Davis So the clinical takeaway is pretty gentle, but important. Make room for belief before there is a standoff, because in this Spirituality at the bedside thread, faith may be shaping what feels possible, scary, or hopeful, even when only one person is openly saying no to the recommended care.

Paper 3 Spiritual employee engagement and work–life balance as predictors of turnover intentions in the agrochemical sector

Davis That forty-eight-patient interview study gave us texture, and now we get a bigger workplace sample: Spiritual employee engagement and work-life balance as predictors of turnover intentions in the agrochemical sector, with three hundred forty-five millennial field staff in Java, Indonesia.
Davis The plain finding is that better work-life balance was linked to lower plans to quit, and spiritual employee engagement helped explain that link. By spiritual employee engagement, they mean employees feeling meaning, values, and inner commitment at work, with spiritual humility showing up as a key marker.

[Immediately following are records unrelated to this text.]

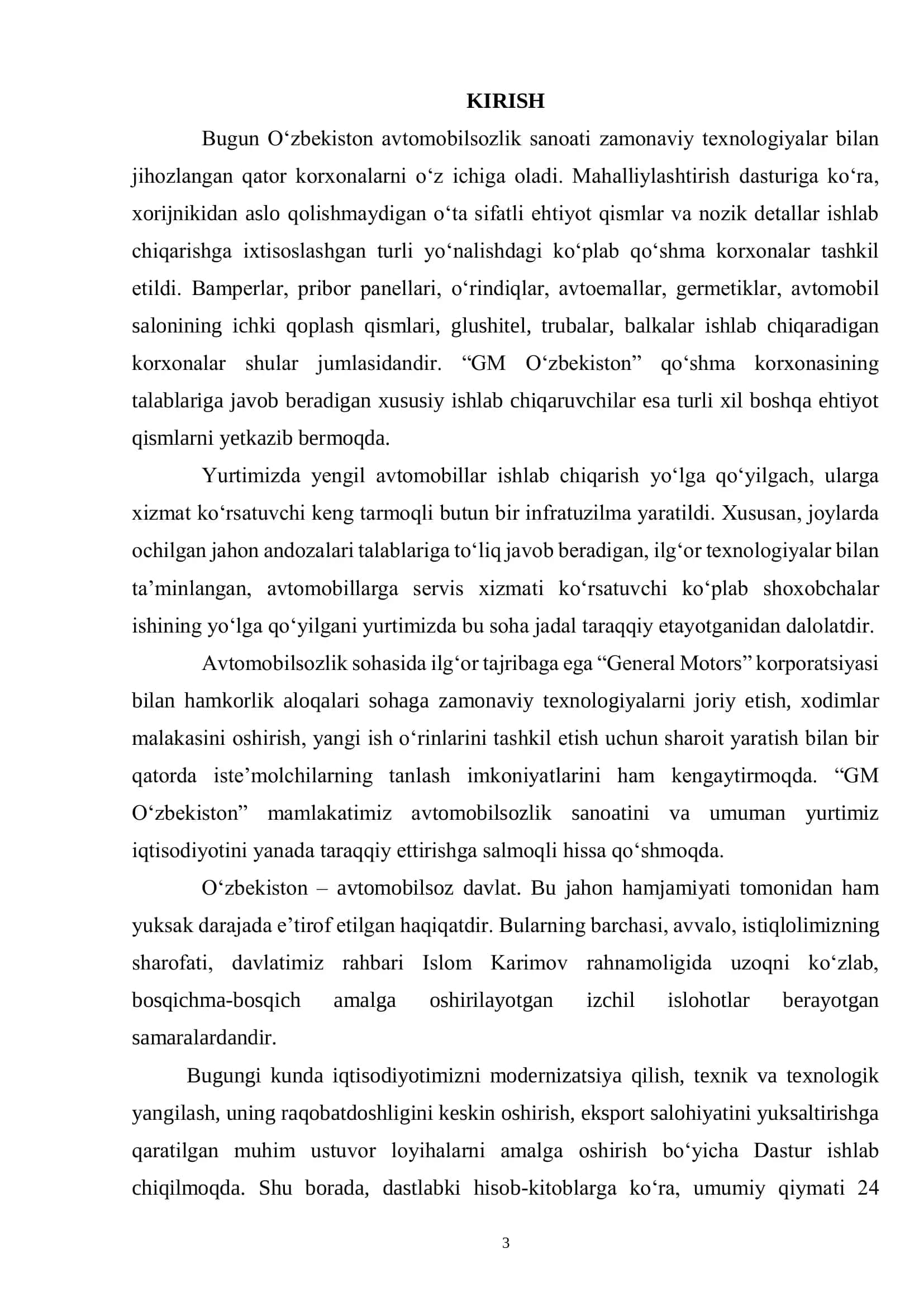 Avtomobil dvigateli karteridagi moy to’kish qurilmasi 3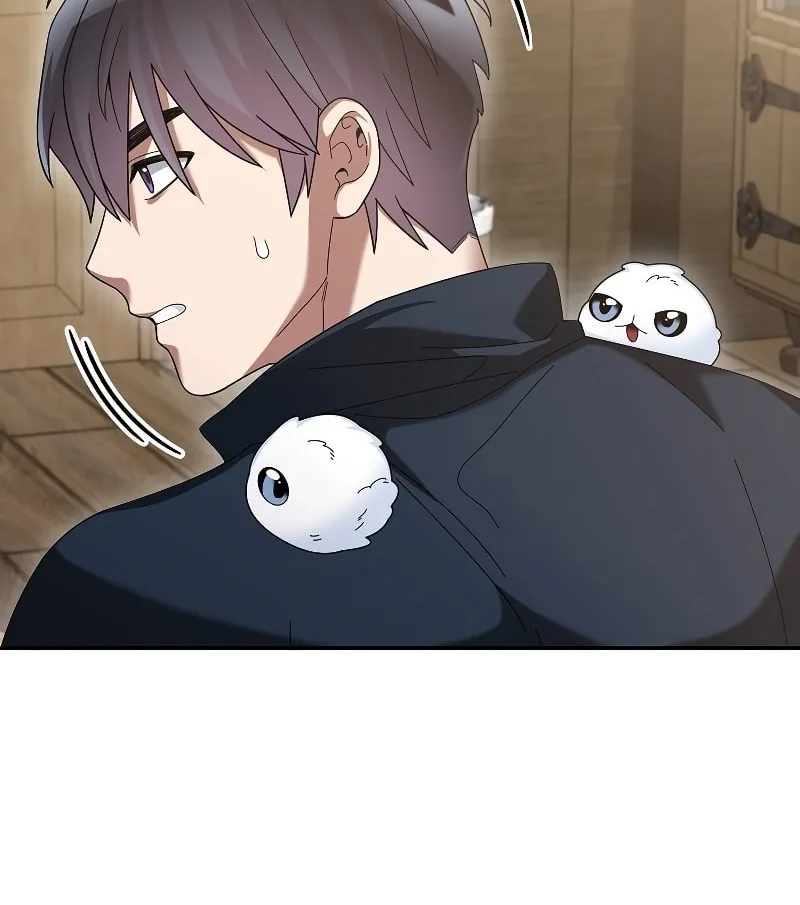 Read The Overpowered Newbie chapter 66 image 10 on Lezhin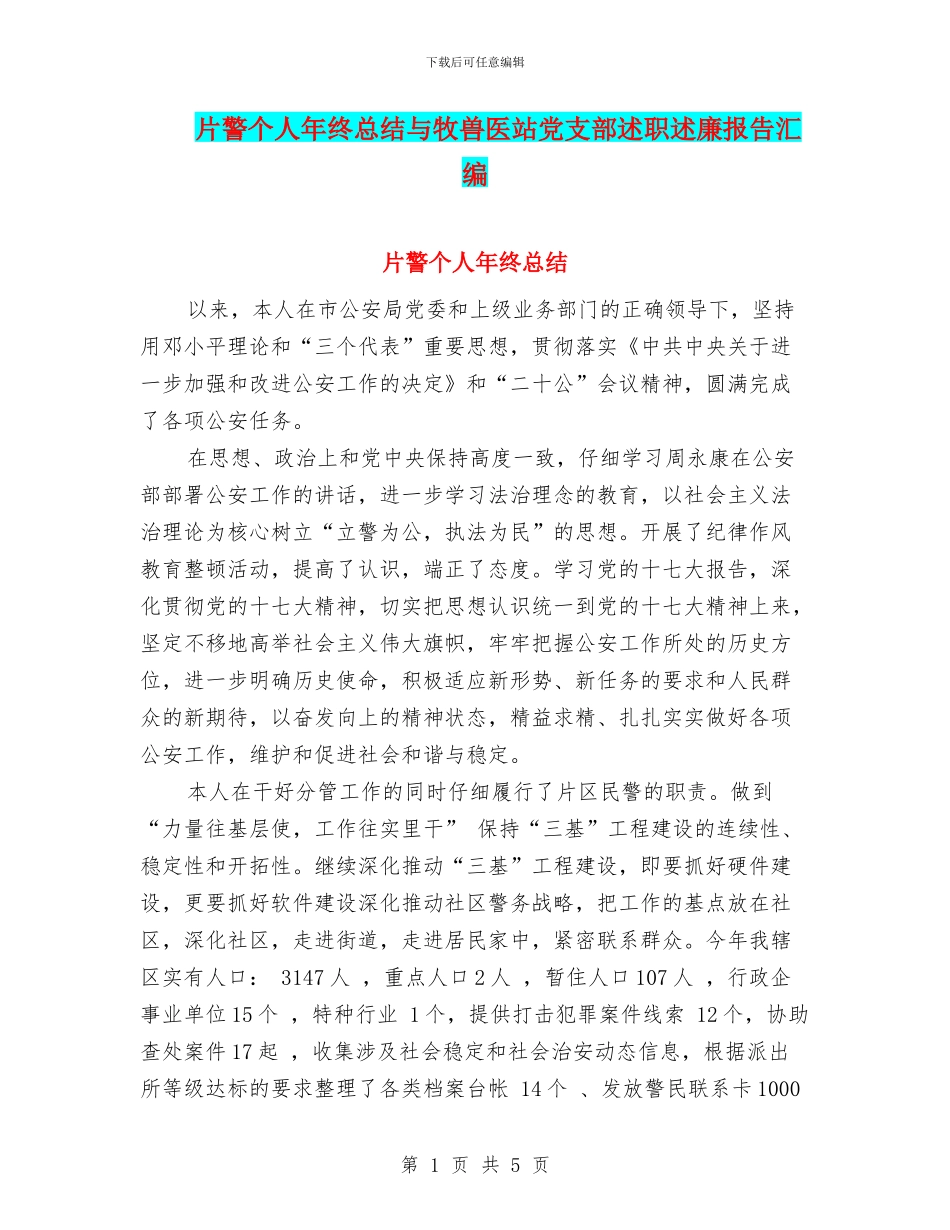 片警个人年终总结与牧兽医站党支部述职述廉报告汇编_第1页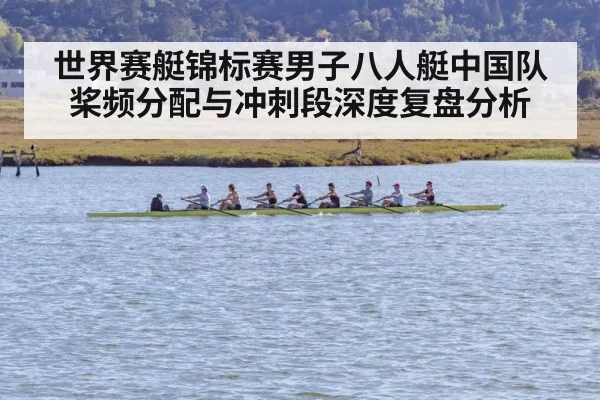 rowing eight crew racing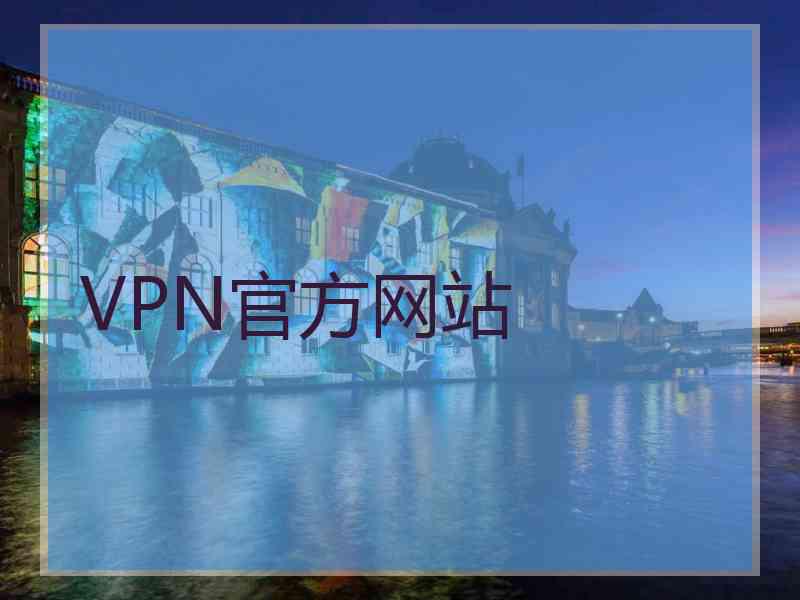 VPN官方网站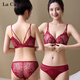 拉夏貝爾（La Chapelle）性感美背前扣內衣女文胸套裝無(wú)鋼圈聚攏大碼胸罩本命年高級感禮物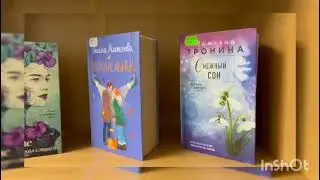 «Интересно почитать…» 2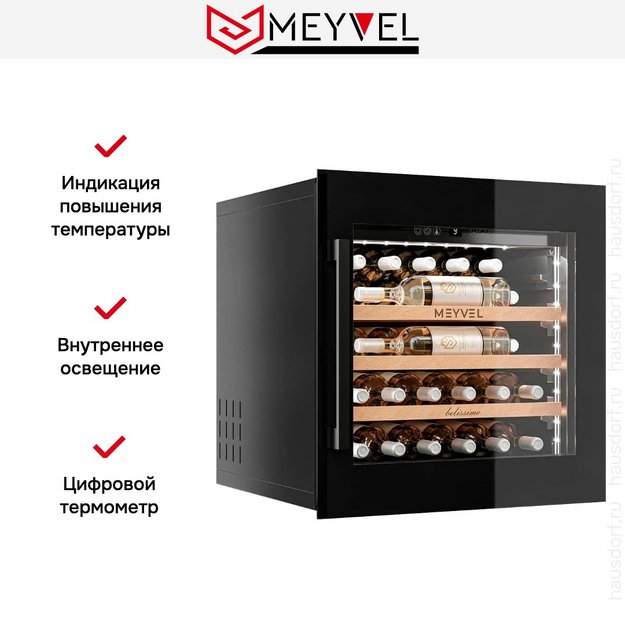Винный шкаф Meyvel MV31PRO-KBB1 (preview 4)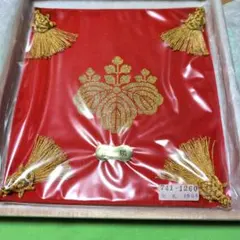 Item thumbnail for item 7eb6235a-7293-43f9-9f4d-67167a44d873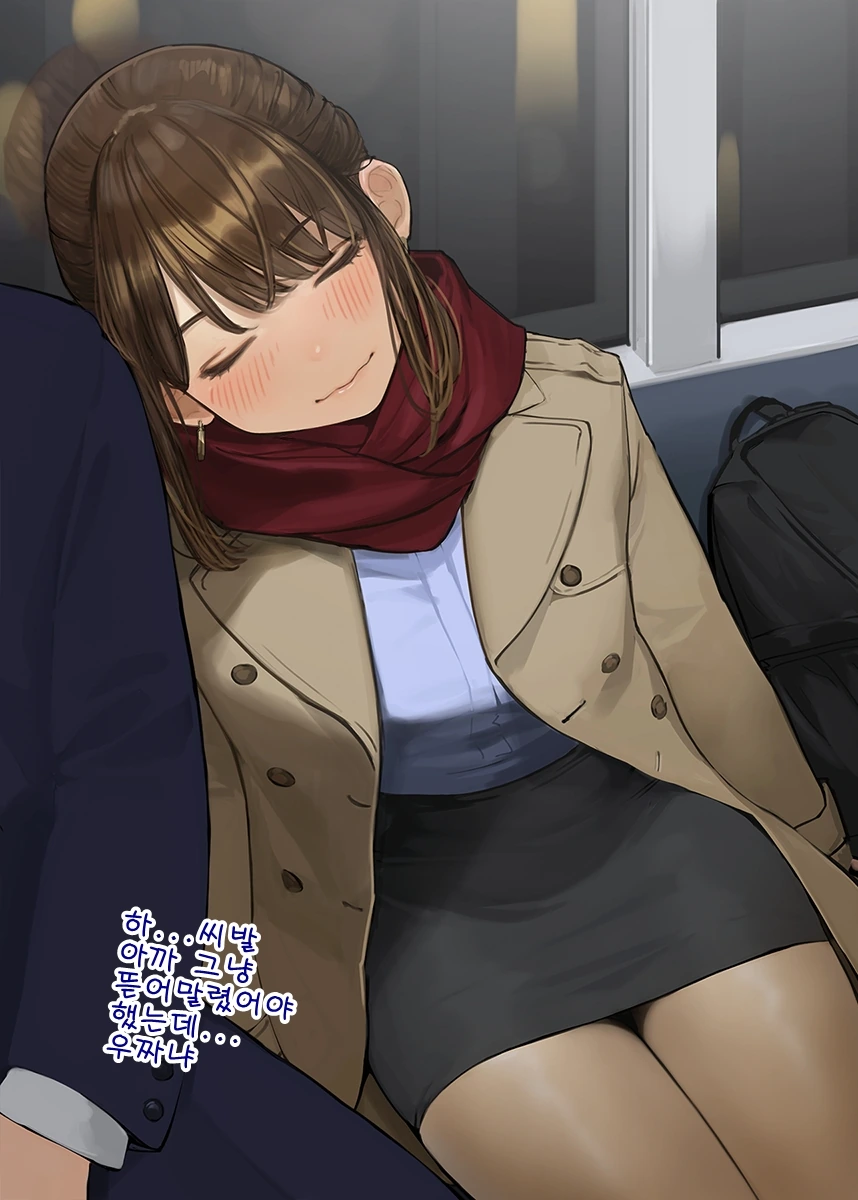늦게 출장 끝나고 퇴근하려는데 술마시자고 잡아끄는 민폐녀.manga - 이미지 2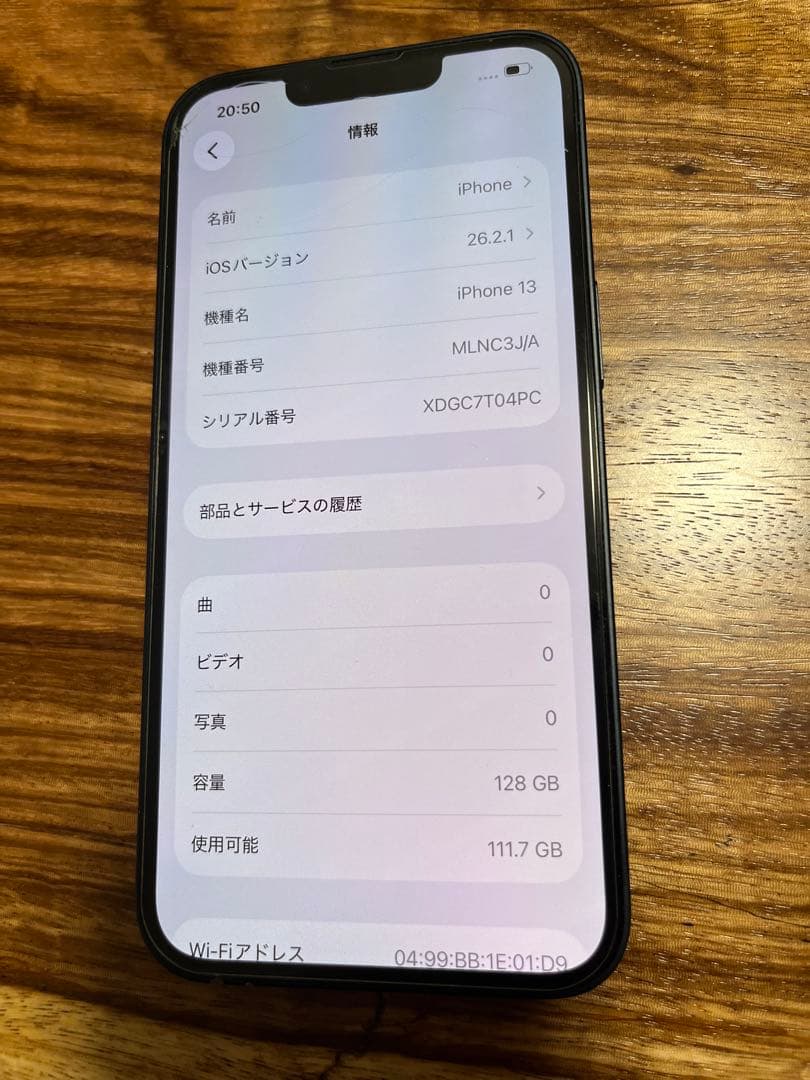 Apple iPhone 13 128GB ミッドナイト 本体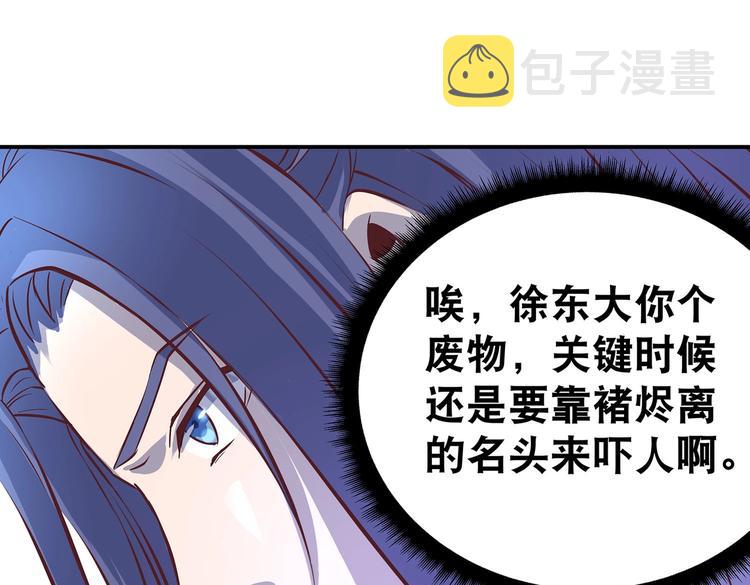 第21话 少女之吻54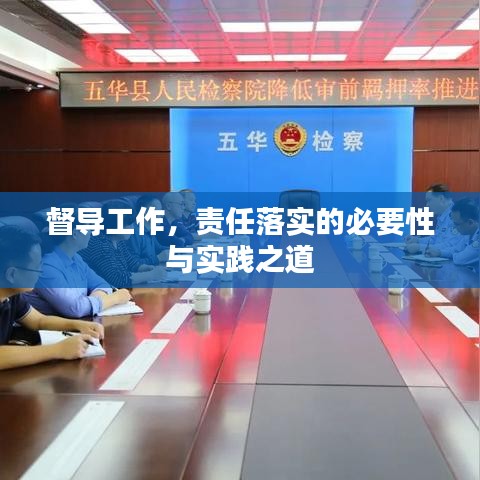 督导工作，责任落实的必要性与实践之道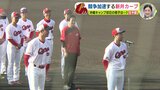 沖縄キャンプスタート　広島カープ 41人のサバイバル　地元歓迎式で新井監督が島内颯太郎に無茶振り　九里亜蓮はいきなり120球　内間も河野も好調　|　RCC NEWS | 広島ニュース | RCC中国放送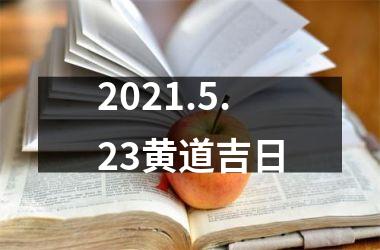 <h3>2025.5.23黄道吉日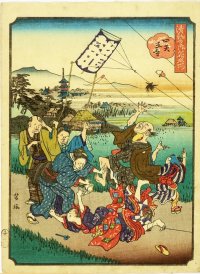 YOSHIUME, "Shitenno-ji"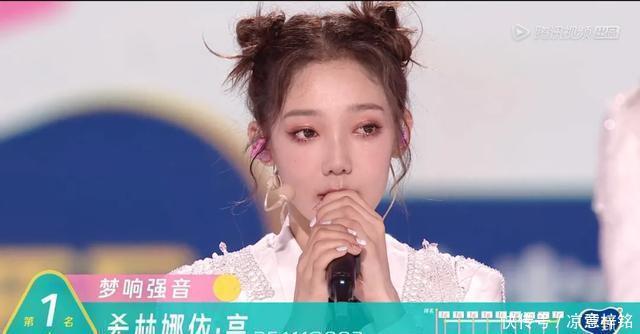 创造|《创造营2020》从陈卓璇到张艺凡,节目组喜欢用骂声来制造热度
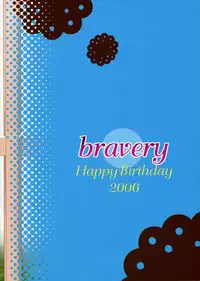 (Megassa Nyoro) [Happy Birthday (Maruchan.)] bravery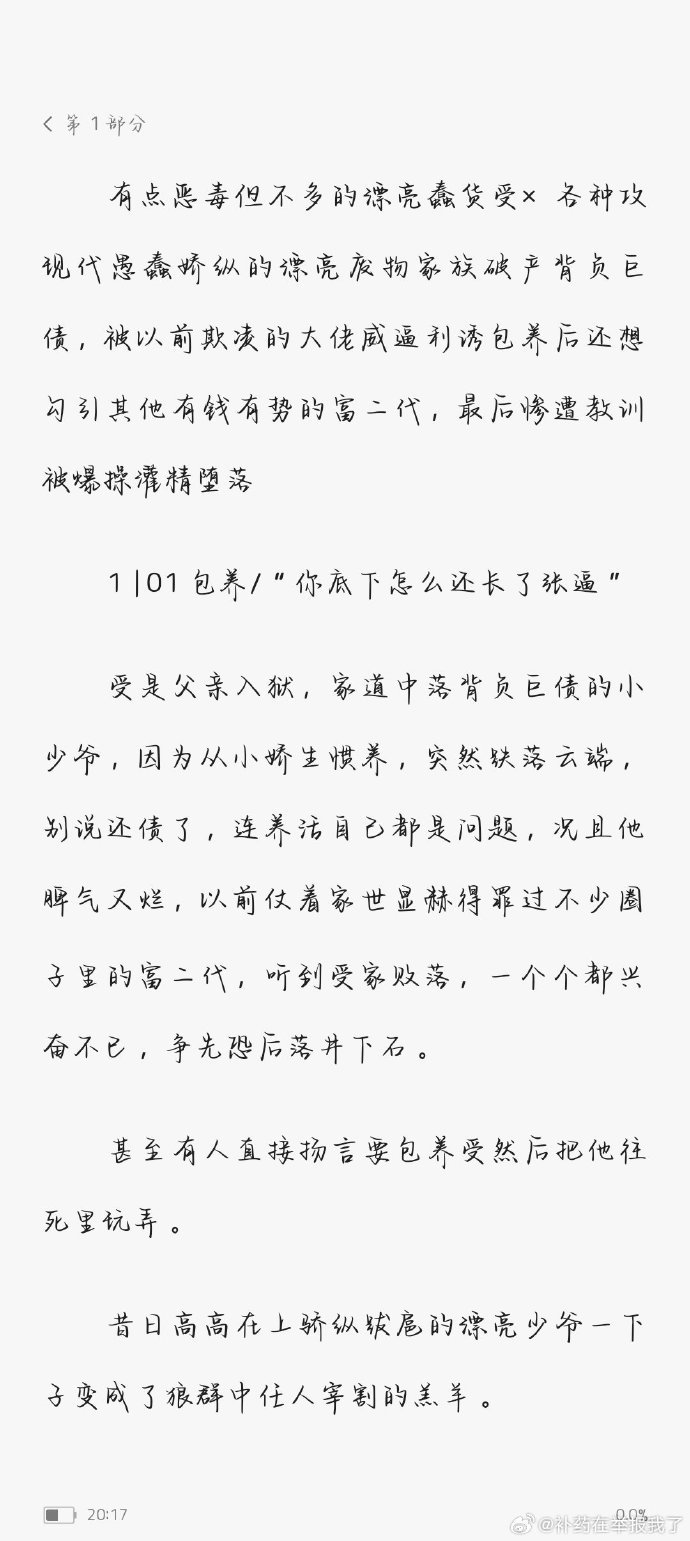 又黄又粗暴的纯肉小说阅读警惕不良内容——又黄又粗暴的纯肉小说之危害-第3张图片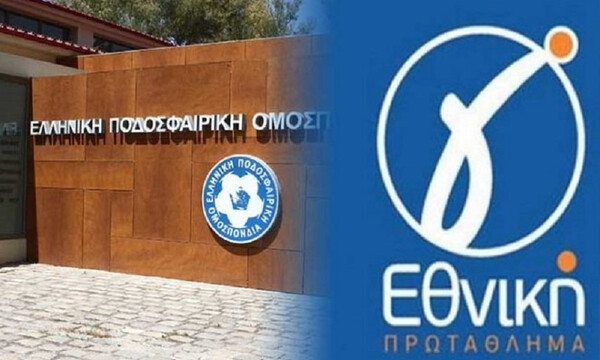 ΕΠΣΑΝΑ: Ζήτησε οικονομική ενίσχυση από την ΕΠΟ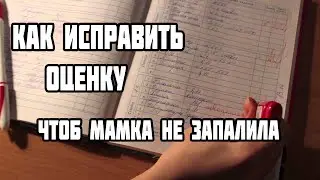 N1CKOO - Как исправить оценку. #13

Jenny Are they measuring spirituality as a real inner resource, though, or more like workplace culture with a spiritual vocabulary that might work in Java but not travel well to another industry or country?
Davis They tested the relationships with structural equation modelling, which is a way to estimate how several measured factors connect at once, and they ran it in SmartPLS four point oh on survey data gathered through proportionate stratified random sampling. That gives the analysis more weight than a loose office poll, but the limit is sharp: one sector, one age group, and one Indonesian context.
Jenny So the takeaway isn't, put a quote about purpose on the break-room wall and call it retention. In this Settings shape wellbeing thread, the workplace itself has to make balance possible, and then meaning and humility might become resources instead of another demand employees have to perform.